For a little background: save your ta tas
Sorry for the upcoming rant and abuse of exclamation points but here goes! I CANNOT, absolutely cannot believe what the US Preventive Services Task Force released in their updated guideline for breast cancer screening last night. I absolutely just loooovvvee how they say it can be at the woman’s discretion if she wants to get a mammogram in her 40s. Puhlease, people!!! Do you know what this means? Do you?! What it means is that this will give these stupid insurance companies (and the government) even more reason to perhaps not cover screening mammograms until you are 50! Spare me. As this is a government task force is this a way for them to begin to “save some moula” for their health care reform????
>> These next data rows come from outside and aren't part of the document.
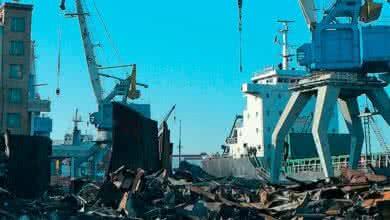 Photo of Ограничение рынка лома нанесет ущерб экологии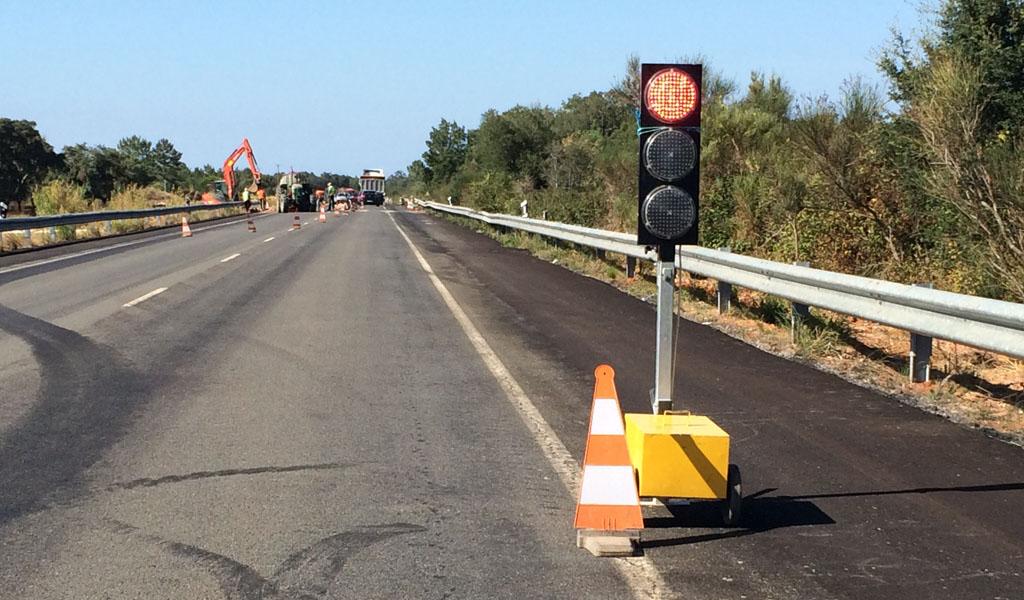 semaforos-de-obra-ruela-alugue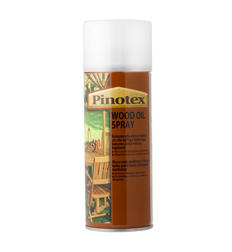 Pinotex Wood Oil Spray kaina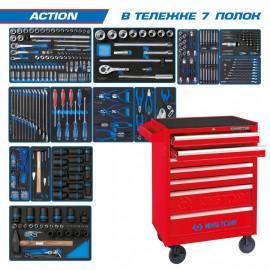 "Набор инструментов  ""ACTION"" в тележке 327 предметов KING TONY 934-327MRV"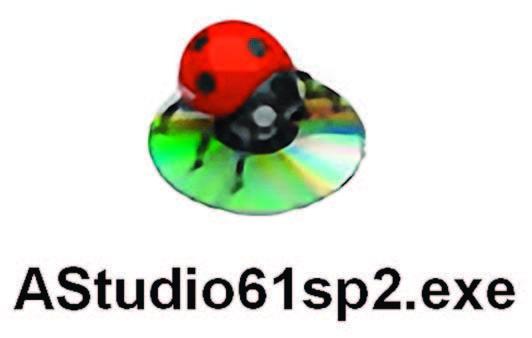 L'icona dell'installer di Atmel Studio 6.1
And what about those women in their 40s (and we all know someone…at least one person) with breast cancer? Well, I guess they’d be dead and long gone or have metastases to their bones by the time they get their mammogram when they are 50! And let me tell you…it is REAL fun watching someone you care about die of bone mets from cancer!!!!
Heck, I’ve always been frustrated about how to find breast cancer in women my own age. It is near impossible to detect in women in their 30s. Our tissue is so dense. Here I thought that maybe~just maybe, someday a recommendation would come out about periodic ultrasounds for breast cancer screening in women in their 30s. But….noooo, instead we are going to cut back on our screening attempts????
AND, they have the nerve to say there is NO value to women doing their own breast exams. Again, I tell you…spare me!!! Sure, a woman isn’t going to find EVERY cancer but I can’t tell you how proud I am when a younger woman comes in and is concerned about a “lump” because I know this means she was listening to me when I did her exam. And, they are even questioning whether there is any value in us doing exams on our patients. Gag!!!
The only small hope to hang on to is that the American Cancer Society is going against this as of now…I’ll be interested to see what happens in the days to come. For now, I’ll continue to examine my patient’s ta tas and encourage them to do the same.